Hyundai firma un doble golpe en los What Car? Awards 2026: el Hyundai SANTA FE es elegido SUV de siete plazas del año y el Hyundai IONIQ 6 N se lleva el premio al mejor eléctrico de prestaciones. Dos coches, dos públicos… y un mensaje claro: comodidad diaria y emoción al volante pueden ir de la mano.
Creado: Actualizado:
Durante años, Hyundai ha jugado a dos bandas con una naturalidad poco común: por un lado, construir coches que encajan en la vida real sin obligarte a “aprender” el coche; por otro, demostrar que también sabe emocionar cuando se lo propone. Los What Car? Awards 2026 son un buen termómetro para medir esa mezcla, porque no premian solo una cifra o una moda: premian un conjunto, una coherencia. Y en esta edición, Hyundai ha hecho algo que dice mucho de su momento actual: ha ganado por partida doble con dos coches que, sobre el papel, no podrían ser más distintos.

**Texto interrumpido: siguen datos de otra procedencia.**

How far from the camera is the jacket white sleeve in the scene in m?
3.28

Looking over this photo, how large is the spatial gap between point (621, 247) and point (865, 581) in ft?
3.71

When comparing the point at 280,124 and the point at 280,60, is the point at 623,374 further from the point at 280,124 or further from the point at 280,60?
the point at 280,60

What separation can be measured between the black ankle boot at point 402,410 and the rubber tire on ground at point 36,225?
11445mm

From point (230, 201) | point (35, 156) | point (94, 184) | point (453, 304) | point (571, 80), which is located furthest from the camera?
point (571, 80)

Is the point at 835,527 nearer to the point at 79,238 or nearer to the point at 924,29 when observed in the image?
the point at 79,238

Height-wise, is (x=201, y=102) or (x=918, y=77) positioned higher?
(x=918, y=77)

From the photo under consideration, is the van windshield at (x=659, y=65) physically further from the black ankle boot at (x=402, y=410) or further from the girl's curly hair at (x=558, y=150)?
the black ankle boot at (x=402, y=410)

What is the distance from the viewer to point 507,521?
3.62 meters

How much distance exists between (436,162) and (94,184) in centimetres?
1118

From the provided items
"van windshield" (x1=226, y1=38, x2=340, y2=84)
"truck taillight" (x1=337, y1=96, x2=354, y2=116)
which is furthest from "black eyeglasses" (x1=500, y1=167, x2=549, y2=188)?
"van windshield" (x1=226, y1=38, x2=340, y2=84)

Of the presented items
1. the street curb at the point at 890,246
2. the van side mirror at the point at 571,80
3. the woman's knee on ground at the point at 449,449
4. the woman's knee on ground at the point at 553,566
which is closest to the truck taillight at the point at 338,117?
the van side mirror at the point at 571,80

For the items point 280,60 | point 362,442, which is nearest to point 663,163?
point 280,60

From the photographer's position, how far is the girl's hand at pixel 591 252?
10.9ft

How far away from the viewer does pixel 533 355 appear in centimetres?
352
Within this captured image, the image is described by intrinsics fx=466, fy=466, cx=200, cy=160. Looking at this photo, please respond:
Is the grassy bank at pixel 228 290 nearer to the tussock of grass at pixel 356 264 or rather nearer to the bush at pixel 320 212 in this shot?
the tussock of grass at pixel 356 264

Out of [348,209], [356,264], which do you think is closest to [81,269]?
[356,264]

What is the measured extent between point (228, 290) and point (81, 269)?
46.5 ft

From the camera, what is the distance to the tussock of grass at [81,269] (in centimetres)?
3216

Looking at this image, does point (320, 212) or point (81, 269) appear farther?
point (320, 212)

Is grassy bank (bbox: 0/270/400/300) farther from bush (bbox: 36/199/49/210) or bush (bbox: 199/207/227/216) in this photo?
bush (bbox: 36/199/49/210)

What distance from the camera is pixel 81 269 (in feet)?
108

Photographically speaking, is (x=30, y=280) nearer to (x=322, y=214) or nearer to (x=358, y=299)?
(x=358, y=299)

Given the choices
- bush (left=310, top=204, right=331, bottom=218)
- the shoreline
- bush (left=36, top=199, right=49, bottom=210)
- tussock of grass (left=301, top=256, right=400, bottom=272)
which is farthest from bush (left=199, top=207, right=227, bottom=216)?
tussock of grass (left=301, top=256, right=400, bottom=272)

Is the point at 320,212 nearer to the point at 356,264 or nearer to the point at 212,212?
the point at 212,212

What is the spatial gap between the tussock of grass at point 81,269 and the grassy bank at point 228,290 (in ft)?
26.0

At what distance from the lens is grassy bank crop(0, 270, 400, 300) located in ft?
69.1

El Hyundai SANTA FE ha sido nombrado SUV de siete plazas del año, un reconocimiento que le coloca como referencia en un territorio donde lo difícil no es “tener siete asientos”, sino hacer que siete asientos sirvan de verdad. Aquí entran la practicidad diaria, el confort, la versatilidad y esa sensación de coche pensado para familias de carne y hueso, con mochilas, sillas infantiles, viajes, recados y fines de semana largos. What Car? valora precisamente esa mezcla: espacio útil, interior amplio y tres filas de asientos abatibles que convierten el coche en un objeto flexible, no en un compromiso.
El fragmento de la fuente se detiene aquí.